Every record here should be printed again exactly.

Saved entries
== == ==

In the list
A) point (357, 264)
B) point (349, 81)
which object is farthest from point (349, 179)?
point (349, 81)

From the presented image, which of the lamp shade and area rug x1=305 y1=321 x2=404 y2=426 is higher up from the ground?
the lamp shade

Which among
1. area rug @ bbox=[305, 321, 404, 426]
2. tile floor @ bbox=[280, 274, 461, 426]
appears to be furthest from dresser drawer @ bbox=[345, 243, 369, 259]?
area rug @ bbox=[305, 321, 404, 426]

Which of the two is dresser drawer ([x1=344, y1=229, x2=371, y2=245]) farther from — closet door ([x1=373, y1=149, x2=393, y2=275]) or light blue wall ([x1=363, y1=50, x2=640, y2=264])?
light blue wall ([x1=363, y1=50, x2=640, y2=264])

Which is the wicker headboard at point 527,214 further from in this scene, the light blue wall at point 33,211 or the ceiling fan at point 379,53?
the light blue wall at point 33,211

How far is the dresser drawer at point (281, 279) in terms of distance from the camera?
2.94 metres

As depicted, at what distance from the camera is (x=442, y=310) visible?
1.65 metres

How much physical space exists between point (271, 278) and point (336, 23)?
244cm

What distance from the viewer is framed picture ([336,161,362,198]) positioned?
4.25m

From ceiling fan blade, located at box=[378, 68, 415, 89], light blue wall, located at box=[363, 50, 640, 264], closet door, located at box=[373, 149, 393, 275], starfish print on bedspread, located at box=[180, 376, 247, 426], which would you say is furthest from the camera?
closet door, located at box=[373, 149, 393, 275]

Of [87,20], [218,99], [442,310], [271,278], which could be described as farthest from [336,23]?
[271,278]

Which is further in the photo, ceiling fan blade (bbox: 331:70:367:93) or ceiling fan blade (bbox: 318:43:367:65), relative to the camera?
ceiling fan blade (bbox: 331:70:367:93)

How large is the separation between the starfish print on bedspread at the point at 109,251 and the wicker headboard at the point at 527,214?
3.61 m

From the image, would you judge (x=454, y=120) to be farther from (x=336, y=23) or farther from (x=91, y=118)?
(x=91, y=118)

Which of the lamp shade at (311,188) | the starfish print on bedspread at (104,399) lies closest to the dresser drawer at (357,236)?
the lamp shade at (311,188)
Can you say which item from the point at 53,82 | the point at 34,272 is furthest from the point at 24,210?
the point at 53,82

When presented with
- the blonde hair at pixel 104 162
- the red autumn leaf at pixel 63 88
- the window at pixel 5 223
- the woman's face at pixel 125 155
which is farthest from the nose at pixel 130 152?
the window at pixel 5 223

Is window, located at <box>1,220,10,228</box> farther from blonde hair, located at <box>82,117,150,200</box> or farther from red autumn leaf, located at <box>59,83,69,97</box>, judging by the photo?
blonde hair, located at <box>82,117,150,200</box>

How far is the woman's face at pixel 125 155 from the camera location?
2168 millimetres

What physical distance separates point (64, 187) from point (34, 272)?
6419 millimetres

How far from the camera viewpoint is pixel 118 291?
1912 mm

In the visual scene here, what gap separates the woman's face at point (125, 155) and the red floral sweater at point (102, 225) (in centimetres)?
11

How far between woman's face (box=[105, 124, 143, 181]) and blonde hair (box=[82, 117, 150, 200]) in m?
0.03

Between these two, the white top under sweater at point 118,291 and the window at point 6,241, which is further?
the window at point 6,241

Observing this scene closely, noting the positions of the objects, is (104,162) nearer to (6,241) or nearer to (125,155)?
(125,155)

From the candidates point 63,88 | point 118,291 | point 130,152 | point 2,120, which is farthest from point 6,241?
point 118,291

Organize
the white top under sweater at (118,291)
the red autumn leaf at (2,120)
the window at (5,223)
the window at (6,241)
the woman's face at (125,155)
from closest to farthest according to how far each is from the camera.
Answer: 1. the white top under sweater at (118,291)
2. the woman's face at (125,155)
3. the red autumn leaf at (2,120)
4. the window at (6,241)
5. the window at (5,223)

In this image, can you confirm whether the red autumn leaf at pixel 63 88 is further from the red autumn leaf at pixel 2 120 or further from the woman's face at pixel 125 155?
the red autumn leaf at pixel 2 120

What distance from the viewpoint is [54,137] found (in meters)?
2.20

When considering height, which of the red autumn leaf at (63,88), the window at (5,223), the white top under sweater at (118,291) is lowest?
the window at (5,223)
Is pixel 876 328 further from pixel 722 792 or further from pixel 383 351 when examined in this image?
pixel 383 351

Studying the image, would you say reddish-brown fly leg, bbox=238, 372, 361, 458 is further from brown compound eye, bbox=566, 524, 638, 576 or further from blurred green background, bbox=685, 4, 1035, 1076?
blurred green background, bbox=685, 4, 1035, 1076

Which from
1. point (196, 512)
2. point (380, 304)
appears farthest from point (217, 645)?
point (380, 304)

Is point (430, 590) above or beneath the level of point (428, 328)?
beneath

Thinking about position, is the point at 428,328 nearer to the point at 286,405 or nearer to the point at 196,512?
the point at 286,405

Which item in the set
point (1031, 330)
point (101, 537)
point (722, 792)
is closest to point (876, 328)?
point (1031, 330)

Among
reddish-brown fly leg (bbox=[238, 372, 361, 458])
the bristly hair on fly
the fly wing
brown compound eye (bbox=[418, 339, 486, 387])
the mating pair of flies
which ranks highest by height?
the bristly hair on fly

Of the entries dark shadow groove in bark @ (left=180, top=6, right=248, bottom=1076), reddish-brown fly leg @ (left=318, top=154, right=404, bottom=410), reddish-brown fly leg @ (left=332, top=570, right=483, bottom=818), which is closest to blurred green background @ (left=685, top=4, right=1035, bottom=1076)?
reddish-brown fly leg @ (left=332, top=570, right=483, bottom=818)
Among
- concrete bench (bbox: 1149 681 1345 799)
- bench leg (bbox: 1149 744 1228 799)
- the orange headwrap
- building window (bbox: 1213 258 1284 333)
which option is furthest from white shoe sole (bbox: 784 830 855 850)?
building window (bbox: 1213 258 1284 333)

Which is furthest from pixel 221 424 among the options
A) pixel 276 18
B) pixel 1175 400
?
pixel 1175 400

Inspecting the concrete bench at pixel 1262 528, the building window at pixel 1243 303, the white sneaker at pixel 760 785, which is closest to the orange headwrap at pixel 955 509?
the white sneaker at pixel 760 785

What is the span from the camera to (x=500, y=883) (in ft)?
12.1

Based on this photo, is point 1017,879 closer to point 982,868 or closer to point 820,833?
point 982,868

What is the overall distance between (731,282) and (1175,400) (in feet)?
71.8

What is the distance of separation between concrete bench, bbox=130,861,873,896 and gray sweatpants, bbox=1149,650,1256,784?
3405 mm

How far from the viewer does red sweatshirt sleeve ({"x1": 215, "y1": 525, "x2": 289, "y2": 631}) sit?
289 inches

== == ==

**RESPONSE TO THE TASK:**
In the list
A) point (357, 264)
B) point (349, 81)
which object is farthest from point (349, 179)?
point (349, 81)

From the presented image, which of the lamp shade and area rug x1=305 y1=321 x2=404 y2=426 is higher up from the ground?
the lamp shade

Which among
1. area rug @ bbox=[305, 321, 404, 426]
2. tile floor @ bbox=[280, 274, 461, 426]
appears to be furthest from dresser drawer @ bbox=[345, 243, 369, 259]?
area rug @ bbox=[305, 321, 404, 426]

Which of the two is dresser drawer ([x1=344, y1=229, x2=371, y2=245]) farther from — closet door ([x1=373, y1=149, x2=393, y2=275]) or light blue wall ([x1=363, y1=50, x2=640, y2=264])?
light blue wall ([x1=363, y1=50, x2=640, y2=264])

Which is the wicker headboard at point 527,214 further from in this scene, the light blue wall at point 33,211 or the ceiling fan at point 379,53?
the light blue wall at point 33,211

How far is the dresser drawer at point (281, 279) in terms of distance from the camera?
2.94 metres

As depicted, at what distance from the camera is (x=442, y=310) visible?
1.65 metres

How much physical space exists between point (271, 278) and point (336, 23)?
244cm

What distance from the viewer is framed picture ([336,161,362,198]) positioned?
4.25m

From ceiling fan blade, located at box=[378, 68, 415, 89], light blue wall, located at box=[363, 50, 640, 264], closet door, located at box=[373, 149, 393, 275], starfish print on bedspread, located at box=[180, 376, 247, 426], which would you say is furthest from the camera?
closet door, located at box=[373, 149, 393, 275]

Of [87,20], [218,99], [442,310], [271,278], which could be described as farthest from [336,23]?
[271,278]

Which is further in the photo, ceiling fan blade (bbox: 331:70:367:93) or ceiling fan blade (bbox: 318:43:367:65), relative to the camera?
ceiling fan blade (bbox: 331:70:367:93)

How large is the separation between the starfish print on bedspread at the point at 109,251 and the wicker headboard at the point at 527,214?
3.61 m

From the image, would you judge (x=454, y=120) to be farther from (x=336, y=23) or farther from (x=91, y=118)?
(x=91, y=118)

Which of the lamp shade at (311,188) | the starfish print on bedspread at (104,399) lies closest to the dresser drawer at (357,236)?
the lamp shade at (311,188)
Can you say which item from the point at 53,82 | the point at 34,272 is furthest from the point at 24,210?
the point at 53,82

When presented with
- the blonde hair at pixel 104 162
- the red autumn leaf at pixel 63 88
- the window at pixel 5 223
- the woman's face at pixel 125 155
which is farthest from the nose at pixel 130 152?
the window at pixel 5 223

Is window, located at <box>1,220,10,228</box> farther from blonde hair, located at <box>82,117,150,200</box> or farther from red autumn leaf, located at <box>59,83,69,97</box>, judging by the photo?
blonde hair, located at <box>82,117,150,200</box>

How far is the woman's face at pixel 125 155 from the camera location?
2168 millimetres

What physical distance separates point (64, 187) from point (34, 272)?
6419 millimetres

How far from the camera viewpoint is pixel 118 291?
1912 mm

In the visual scene here, what gap separates the woman's face at point (125, 155) and the red floral sweater at point (102, 225) (in centimetres)?
11

How far between woman's face (box=[105, 124, 143, 181]) and blonde hair (box=[82, 117, 150, 200]) in m?
0.03

Between these two, the white top under sweater at point 118,291 and the window at point 6,241, which is further?
the window at point 6,241

Observing this scene closely, noting the positions of the objects, is (104,162) nearer to (6,241) or nearer to (125,155)?
(125,155)

From the candidates point 63,88 | point 118,291 | point 130,152 | point 2,120, which is farthest from point 6,241?
point 118,291

Organize
the white top under sweater at (118,291)
the red autumn leaf at (2,120)
the window at (5,223)
the window at (6,241)
the woman's face at (125,155)
from closest to farthest according to how far each is from the camera.
Answer: 1. the white top under sweater at (118,291)
2. the woman's face at (125,155)
3. the red autumn leaf at (2,120)
4. the window at (6,241)
5. the window at (5,223)

In this image, can you confirm whether the red autumn leaf at pixel 63 88 is further from the red autumn leaf at pixel 2 120 or further from the woman's face at pixel 125 155?
the red autumn leaf at pixel 2 120

What distance from the viewpoint is [54,137] found (in meters)?
2.20

When considering height, which of the red autumn leaf at (63,88), the window at (5,223), the white top under sweater at (118,291) is lowest?
the window at (5,223)
Is pixel 876 328 further from pixel 722 792 or further from pixel 383 351 when examined in this image?
pixel 383 351

Studying the image, would you say reddish-brown fly leg, bbox=238, 372, 361, 458 is further from brown compound eye, bbox=566, 524, 638, 576 or further from blurred green background, bbox=685, 4, 1035, 1076?
blurred green background, bbox=685, 4, 1035, 1076

Which from
1. point (196, 512)
2. point (380, 304)
appears farthest from point (217, 645)?
point (380, 304)

Is point (430, 590) above or beneath the level of point (428, 328)?
beneath

Thinking about position, is the point at 428,328 nearer to the point at 286,405 or nearer to the point at 196,512?
the point at 286,405

Which item in the set
point (1031, 330)
point (101, 537)
point (722, 792)
is closest to point (876, 328)?
point (1031, 330)

Among
reddish-brown fly leg (bbox=[238, 372, 361, 458])
the bristly hair on fly
the fly wing
brown compound eye (bbox=[418, 339, 486, 387])
the mating pair of flies
which ranks highest by height?
the bristly hair on fly

Of the entries dark shadow groove in bark @ (left=180, top=6, right=248, bottom=1076), reddish-brown fly leg @ (left=318, top=154, right=404, bottom=410), reddish-brown fly leg @ (left=332, top=570, right=483, bottom=818), which is closest to blurred green background @ (left=685, top=4, right=1035, bottom=1076)?
reddish-brown fly leg @ (left=332, top=570, right=483, bottom=818)
Among
- concrete bench (bbox: 1149 681 1345 799)
- bench leg (bbox: 1149 744 1228 799)
- the orange headwrap
- building window (bbox: 1213 258 1284 333)
which option is furthest from white shoe sole (bbox: 784 830 855 850)?
building window (bbox: 1213 258 1284 333)

Which is furthest from pixel 221 424 among the options
A) pixel 276 18
B) pixel 1175 400
?
pixel 1175 400

Inspecting the concrete bench at pixel 1262 528, the building window at pixel 1243 303, the white sneaker at pixel 760 785, which is closest to the orange headwrap at pixel 955 509?
the white sneaker at pixel 760 785

What is the span from the camera to (x=500, y=883) (in ft)?
12.1

Based on this photo, is point 1017,879 closer to point 982,868 or closer to point 820,833?
point 982,868

What is the overall distance between (731,282) and (1175,400) (in feet)?
71.8

What is the distance of separation between concrete bench, bbox=130,861,873,896 and gray sweatpants, bbox=1149,650,1256,784?
3405 mm

How far from the viewer does red sweatshirt sleeve ({"x1": 215, "y1": 525, "x2": 289, "y2": 631}) sit?
289 inches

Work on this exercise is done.